_Reading text_:
************
Less than a week left to the opening of DAMA, the exposition of 10 galleries selected by Domenico De Chirico and set up in Palazzo Saluzzo di Paesana from November 3rd to 6th, 2016. We already published focuses on the “curated fair” thanks to the interviews to the creator Giorgio Galotti, the curator of the live program Lorenzo Balbi and Domenico De Chirico. Here to follow a brief introduction to the galleries proposals.
Antenna Space, Shanghai – Yu Honglei
Born 1984 in Inner Mongolia, currently live and works in Beijing. His moving image and sculptural practice takes inspiration from a unique visual vernacular of online image database and visual cultures of Chinese cities. These sources are used by the artist and applied with the artist’s sculptural touch. What he is interested in is the plasticity of thought forms and the sensible entities it corresponds to. Such plasticity allows Yu to execute the cognitive leap between the visual currencies as employed by his works and their titles, allowing for a hermeneutic and polysemic output, which informs his highly personal artistic discourse.
************
_Data_:
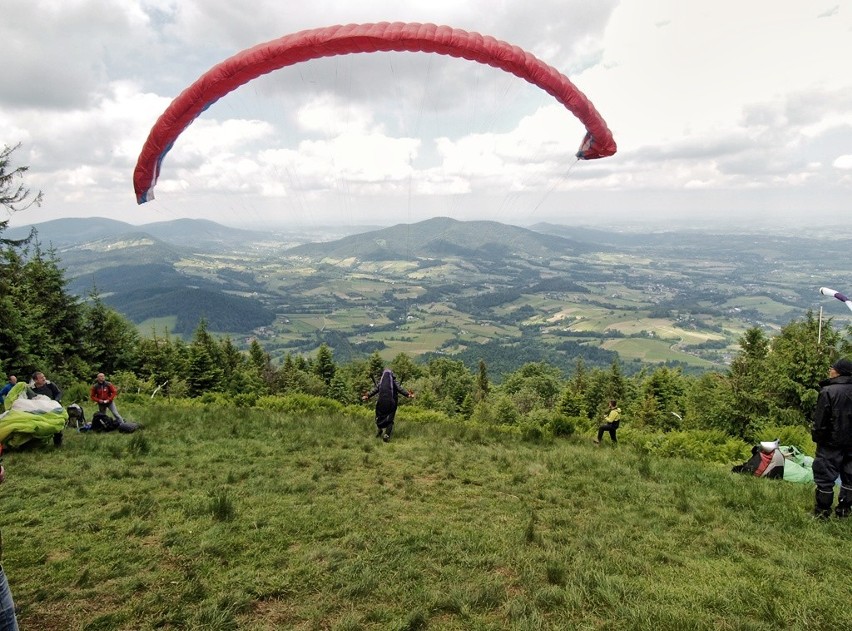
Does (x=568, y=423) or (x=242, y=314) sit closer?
(x=568, y=423)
************
_Written request_:
Can you retype everything from "Antenna Space, Shanghai" down to "personal artistic discourse." in the DAMA text above?

_Answer for this exercise_:
Antenna Space, Shanghai – Yu Honglei
Born 1984 in Inner Mongolia, currently live and works in Beijing. His moving image and sculptural practice takes inspiration from a unique visual vernacular of online image database and visual cultures of Chinese cities. These sources are used by the artist and applied with the artist’s sculptural touch. What he is interested in is the plasticity of thought forms and the sensible entities it corresponds to. Such plasticity allows Yu to execute the cognitive leap between the visual currencies as employed by his works and their titles, allowing for a hermeneutic and polysemic output, which informs his highly personal artistic discourse.